If you use care services

  • You should let your Local Authority and care provider know if you have to self-isolate.
  • Make it clear that any support is still needed. Tell them that alternative arrangements are required if any of the usual support can't continue. This may include things like carers visiting, day centre sessions, or friends and family coming over to help.
  • Your Local Authority should have policies for this situation and should tell you how they can meet your needs.

If you receive direct payments

Carers UK has detailed information about what to do if you provide care to someone else.

This includes guidance on:

  • providing care for someone who is staying at home
  • what to do if you start to have symptoms of coronavirus
  • making a plan for your caring responsibilities during this time, for example in case you become ill.

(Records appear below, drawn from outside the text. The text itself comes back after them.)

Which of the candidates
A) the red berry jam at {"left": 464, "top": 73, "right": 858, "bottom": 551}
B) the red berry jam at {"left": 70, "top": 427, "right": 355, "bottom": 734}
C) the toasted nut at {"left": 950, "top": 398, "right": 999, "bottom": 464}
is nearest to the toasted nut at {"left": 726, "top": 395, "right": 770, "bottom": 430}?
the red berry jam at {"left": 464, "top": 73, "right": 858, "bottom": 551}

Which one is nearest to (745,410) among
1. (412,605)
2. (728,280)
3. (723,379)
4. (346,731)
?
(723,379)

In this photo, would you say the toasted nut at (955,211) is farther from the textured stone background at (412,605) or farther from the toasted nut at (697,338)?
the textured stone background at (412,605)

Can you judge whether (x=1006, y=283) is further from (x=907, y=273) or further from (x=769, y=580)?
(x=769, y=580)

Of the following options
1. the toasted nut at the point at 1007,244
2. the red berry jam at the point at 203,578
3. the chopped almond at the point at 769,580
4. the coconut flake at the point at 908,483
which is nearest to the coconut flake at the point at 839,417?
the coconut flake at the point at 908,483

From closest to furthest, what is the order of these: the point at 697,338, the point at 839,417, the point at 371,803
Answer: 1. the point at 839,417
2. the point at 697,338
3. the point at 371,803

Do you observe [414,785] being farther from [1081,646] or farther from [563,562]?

If you provide care to someone you don't live with and you need to self-isolate, you should contact your Local Authority.

See our page about changes to your social care rights during coronavirus for information about your legal rights during this time. 

Our page of coronavirus useful contacts lists organisations, services and other sources of support and guidance for things like:

  • benefits
  • housing
  • disability
  • bereavement
  • local support options
  • NHS and Government guidance.

You can also see our mental health A-Z for all of the topics covered in our mental health information.

 

Wellbeing checklist

  • Connectivity: have you got ways to keep in contact with people in your life? Do you need help with using digital communication, like video calls?
  • Routine: can you create a routine or timetable for yourself? If you live with other people, should you create a household schedule?
  • Food: do you have a way to get food delivered if you need to self-isolate?
  • Cleaning: do you have enough cleaning supplies?
  • Medication: do you have enough medication, or a way to get more?
  • Therapy: Can you reorganise any therapy or counselling to phone or online sessions?
  • Exercise: is there any physical activity you can do inside your home, like going up and down the stairs, using bean tins as weights, or exercises you can do in your chair?
  • Nature: have you thought about how you can bring nature into your home? Can you get some seeds and planting equipment delivered, or put up photos of green spaces?
  • Entertainment: have you thought about things to do, books to read or TV shows to watch?
  • Relax: have you got materials so you can do something creative, such as pencils and paper?

This information was last updated on 8 June 2020. The content reflects the best advice we have at this time. We will update it as necessary, particularly if there are changes to public health guidance.